Each entry below is to be copied verbatim, with no line missing.
--- Data shown Enclosed Below ---
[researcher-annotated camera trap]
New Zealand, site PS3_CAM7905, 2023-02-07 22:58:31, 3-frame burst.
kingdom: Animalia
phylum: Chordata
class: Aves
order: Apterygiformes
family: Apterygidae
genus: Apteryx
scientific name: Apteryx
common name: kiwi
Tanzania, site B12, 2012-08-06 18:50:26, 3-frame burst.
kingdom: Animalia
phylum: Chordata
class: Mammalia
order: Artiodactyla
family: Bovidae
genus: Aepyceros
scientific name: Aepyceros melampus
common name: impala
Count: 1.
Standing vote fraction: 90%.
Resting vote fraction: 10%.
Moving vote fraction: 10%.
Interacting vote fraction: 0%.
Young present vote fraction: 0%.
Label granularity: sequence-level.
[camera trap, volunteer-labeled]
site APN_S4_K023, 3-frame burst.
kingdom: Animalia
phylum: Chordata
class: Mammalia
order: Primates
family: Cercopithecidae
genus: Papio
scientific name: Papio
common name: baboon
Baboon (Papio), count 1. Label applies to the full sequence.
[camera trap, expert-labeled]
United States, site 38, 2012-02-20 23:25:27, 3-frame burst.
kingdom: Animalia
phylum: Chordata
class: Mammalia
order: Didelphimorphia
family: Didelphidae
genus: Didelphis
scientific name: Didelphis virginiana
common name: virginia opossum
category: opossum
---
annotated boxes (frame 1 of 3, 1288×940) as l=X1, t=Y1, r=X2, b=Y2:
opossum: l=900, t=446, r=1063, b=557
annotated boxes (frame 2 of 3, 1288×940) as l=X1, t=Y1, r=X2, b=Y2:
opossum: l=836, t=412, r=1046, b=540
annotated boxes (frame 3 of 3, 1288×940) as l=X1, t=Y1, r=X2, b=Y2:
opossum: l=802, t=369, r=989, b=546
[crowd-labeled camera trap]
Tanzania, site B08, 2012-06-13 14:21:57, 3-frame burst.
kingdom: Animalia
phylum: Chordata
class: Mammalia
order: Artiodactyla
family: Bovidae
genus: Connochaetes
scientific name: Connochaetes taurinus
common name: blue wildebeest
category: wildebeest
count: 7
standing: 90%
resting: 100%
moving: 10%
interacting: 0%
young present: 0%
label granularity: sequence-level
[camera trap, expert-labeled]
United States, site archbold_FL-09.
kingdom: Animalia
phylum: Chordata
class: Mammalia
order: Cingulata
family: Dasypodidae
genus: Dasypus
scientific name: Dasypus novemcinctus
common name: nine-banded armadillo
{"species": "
--- End of Enclosed Data shown ---
* [Output for this exercise]:
[researcher-annotated camera trap]
New Zealand, site PS3_CAM7905, 2023-02-07 22:58:31, 3-frame burst.
kingdom: Animalia
phylum: Chordata
class: Aves
order: Apterygiformes
family: Apterygidae
genus: Apteryx
scientific name: Apteryx
common name: kiwi
Tanzania, site B12, 2012-08-06 18:50:26, 3-frame burst.
kingdom: Animalia
phylum: Chordata
class: Mammalia
order: Artiodactyla
family: Bovidae
genus: Aepyceros
scientific name: Aepyceros melampus
common name: impala
Count: 1.
Standing vote fraction: 90%.
Resting vote fraction: 10%.
Moving vote fraction: 10%.
Interacting vote fraction: 0%.
Young present vote fraction: 0%.
Label granularity: sequence-level.
[camera trap, volunteer-labeled]
site APN_S4_K023, 3-frame burst.
kingdom: Animalia
phylum: Chordata
class: Mammalia
order: Primates
family: Cercopithecidae
genus: Papio
scientific name: Papio
common name: baboon
Baboon (Papio), count 1. Label applies to the full sequence.
[camera trap, expert-labeled]
United States, site 38, 2012-02-20 23:25:27, 3-frame burst.
kingdom: Animalia
phylum: Chordata
class: Mammalia
order: Didelphimorphia
family: Didelphidae
genus: Didelphis
scientific name: Didelphis virginiana
common name: virginia opossum
category: opossum
---
annotated boxes (frame 1 of 3, 1288×940) as l=X1, t=Y1, r=X2, b=Y2:
opossum: l=900, t=446, r=1063, b=557
annotated boxes (frame 2 of 3, 1288×940) as l=X1, t=Y1, r=X2, b=Y2:
opossum: l=836, t=412, r=1046, b=540
annotated boxes (frame 3 of 3, 1288×940) as l=X1, t=Y1, r=X2, b=Y2:
opossum: l=802, t=369, r=989, b=546
[crowd-labeled camera trap]
Tanzania, site B08, 2012-06-13 14:21:57, 3-frame burst.
kingdom: Animalia
phylum: Chordata
class: Mammalia
order: Artiodactyla
family: Bovidae
genus: Connochaetes
scientific name: Connochaetes taurinus
common name: blue wildebeest
category: wildebeest
count: 7
standing: 90%
resting: 100%
moving: 10%
interacting: 0%
young present: 0%
label granularity: sequence-level
[camera trap, expert-labeled]
United States, site archbold_FL-09.
kingdom: Animalia
phylum: Chordata
class: Mammalia
order: Cingulata
family: Dasypodidae
genus: Dasypus
scientific name: Dasypus novemcinctus
common name: nine-banded armadillo
{"species": "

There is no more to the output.